While the FMLA protects your job, it doesn't replace your income. For that, you need disability insurance, which can work in tandem with the provisions of the FMLA.
The Family Medical Leave Act (FMLA) allows eligible employees to take up to 12 weeks of unpaid leave to bond with a new child, recover from an illness, or because the employee is pregnant. The FMLA is a federal law, but some states have more robust medical and family leave laws that may include paid leave and longer periods of time off.
While the FMLA protects your job, it doesn’t replace your income. Even in the handful of states that require employers to offer paid leave, you may not be reimbursed your full income, or the paid leave period may be limited in length. To more fully replace your income while you’re out of work for an extended illness, you need disability insurance.
Short-term and long-term disability insurance can work in tandem with FMLA leave by replacing your income during the period which you are not being paid. Disability insurance can also pay benefits long after your FMLA leave expires.
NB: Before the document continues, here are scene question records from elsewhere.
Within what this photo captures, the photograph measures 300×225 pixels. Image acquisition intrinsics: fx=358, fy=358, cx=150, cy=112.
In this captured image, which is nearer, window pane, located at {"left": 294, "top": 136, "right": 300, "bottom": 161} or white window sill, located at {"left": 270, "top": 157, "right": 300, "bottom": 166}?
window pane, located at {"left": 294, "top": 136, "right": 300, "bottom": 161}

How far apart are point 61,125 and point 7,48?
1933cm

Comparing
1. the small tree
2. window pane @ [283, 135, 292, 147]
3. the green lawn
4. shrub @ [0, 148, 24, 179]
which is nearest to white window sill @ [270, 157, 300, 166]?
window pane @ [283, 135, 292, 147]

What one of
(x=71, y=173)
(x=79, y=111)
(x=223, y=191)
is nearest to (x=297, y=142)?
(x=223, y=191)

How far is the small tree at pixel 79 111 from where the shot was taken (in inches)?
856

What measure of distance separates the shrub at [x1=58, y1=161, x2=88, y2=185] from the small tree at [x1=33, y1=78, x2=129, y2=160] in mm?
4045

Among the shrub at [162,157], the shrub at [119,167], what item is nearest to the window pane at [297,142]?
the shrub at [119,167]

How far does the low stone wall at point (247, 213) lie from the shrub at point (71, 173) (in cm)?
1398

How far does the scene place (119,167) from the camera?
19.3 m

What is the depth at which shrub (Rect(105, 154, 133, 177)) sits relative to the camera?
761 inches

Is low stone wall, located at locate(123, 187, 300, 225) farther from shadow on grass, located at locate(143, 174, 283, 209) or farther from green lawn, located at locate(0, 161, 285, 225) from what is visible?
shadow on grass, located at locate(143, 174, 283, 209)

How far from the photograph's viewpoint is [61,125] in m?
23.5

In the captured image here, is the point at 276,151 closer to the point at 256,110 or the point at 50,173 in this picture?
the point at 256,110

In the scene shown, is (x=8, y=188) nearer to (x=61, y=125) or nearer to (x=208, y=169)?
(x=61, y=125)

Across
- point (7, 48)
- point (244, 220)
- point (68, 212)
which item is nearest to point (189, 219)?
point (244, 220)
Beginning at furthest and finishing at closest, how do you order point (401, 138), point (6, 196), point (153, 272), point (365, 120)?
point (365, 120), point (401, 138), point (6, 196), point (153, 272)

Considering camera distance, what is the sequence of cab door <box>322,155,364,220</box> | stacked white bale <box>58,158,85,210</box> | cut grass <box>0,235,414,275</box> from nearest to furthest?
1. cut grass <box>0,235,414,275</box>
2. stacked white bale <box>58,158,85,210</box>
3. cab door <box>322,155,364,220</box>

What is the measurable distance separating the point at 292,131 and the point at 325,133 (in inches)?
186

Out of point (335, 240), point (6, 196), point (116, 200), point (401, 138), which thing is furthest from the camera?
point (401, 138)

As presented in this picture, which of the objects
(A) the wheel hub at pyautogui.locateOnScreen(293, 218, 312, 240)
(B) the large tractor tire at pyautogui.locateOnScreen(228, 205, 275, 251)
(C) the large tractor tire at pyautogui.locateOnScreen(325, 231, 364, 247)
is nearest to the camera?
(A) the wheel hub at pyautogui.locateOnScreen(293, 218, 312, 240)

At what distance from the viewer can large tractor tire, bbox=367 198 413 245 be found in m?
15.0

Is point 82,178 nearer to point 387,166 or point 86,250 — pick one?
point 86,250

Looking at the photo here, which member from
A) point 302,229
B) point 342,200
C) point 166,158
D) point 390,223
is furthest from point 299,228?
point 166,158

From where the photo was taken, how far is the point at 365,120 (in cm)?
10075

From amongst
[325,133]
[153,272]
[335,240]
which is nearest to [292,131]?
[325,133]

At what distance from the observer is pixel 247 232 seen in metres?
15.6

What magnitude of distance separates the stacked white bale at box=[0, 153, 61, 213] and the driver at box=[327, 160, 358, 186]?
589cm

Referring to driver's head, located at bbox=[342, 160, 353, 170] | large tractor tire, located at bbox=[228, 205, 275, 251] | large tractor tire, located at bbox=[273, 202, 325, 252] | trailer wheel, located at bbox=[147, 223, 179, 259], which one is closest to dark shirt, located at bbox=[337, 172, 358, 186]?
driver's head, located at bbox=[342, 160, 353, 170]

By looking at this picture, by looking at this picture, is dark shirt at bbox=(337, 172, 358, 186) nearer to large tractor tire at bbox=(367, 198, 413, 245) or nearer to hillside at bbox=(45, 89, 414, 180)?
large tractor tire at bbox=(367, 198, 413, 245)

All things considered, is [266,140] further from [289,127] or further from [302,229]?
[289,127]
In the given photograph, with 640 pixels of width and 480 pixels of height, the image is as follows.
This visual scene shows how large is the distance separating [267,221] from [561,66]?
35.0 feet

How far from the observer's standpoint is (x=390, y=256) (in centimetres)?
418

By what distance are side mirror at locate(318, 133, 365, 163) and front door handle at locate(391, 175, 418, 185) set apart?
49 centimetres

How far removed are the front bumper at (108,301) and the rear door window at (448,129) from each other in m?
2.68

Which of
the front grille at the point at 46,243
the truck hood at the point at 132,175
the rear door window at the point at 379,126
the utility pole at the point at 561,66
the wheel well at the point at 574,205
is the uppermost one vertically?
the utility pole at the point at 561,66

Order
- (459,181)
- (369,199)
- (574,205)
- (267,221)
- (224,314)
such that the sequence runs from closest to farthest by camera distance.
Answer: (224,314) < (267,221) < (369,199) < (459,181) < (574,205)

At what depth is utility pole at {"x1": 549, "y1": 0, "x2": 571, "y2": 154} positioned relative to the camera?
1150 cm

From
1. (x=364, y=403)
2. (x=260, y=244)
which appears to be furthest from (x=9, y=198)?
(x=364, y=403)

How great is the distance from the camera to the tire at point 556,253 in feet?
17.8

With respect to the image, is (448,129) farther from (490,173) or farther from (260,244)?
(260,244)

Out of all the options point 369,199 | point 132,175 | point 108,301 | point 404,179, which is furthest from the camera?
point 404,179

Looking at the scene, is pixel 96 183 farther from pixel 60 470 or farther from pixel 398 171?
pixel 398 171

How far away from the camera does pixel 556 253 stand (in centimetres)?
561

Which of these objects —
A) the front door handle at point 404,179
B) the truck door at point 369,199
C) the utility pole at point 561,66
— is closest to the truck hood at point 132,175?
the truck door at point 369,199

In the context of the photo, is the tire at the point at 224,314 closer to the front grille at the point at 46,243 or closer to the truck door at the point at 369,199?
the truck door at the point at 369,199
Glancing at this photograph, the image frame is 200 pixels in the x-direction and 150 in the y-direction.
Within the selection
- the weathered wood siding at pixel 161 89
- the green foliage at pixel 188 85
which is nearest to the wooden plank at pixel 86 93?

If you live in a state that mandates paid leave, disability insurance benefits may help you recoup your lost wages where the law’s requirements fall short.
Long-term disability insurance (LTDI) replaces your income for a number of years when you become disabled and lose your ability to earn an income. It’s called “long-term” because it has a benefit period that’s at least five years long and which can go as long as to retirement age if you’re willing to pay more.
Long-term disability insurance benefits replace around 60% of your pre-tax income, roughly the equivalent of your take-home pay. If you become so ill or disabled that you can’t ever return to work, LTDI benefits can keep you whole for decades.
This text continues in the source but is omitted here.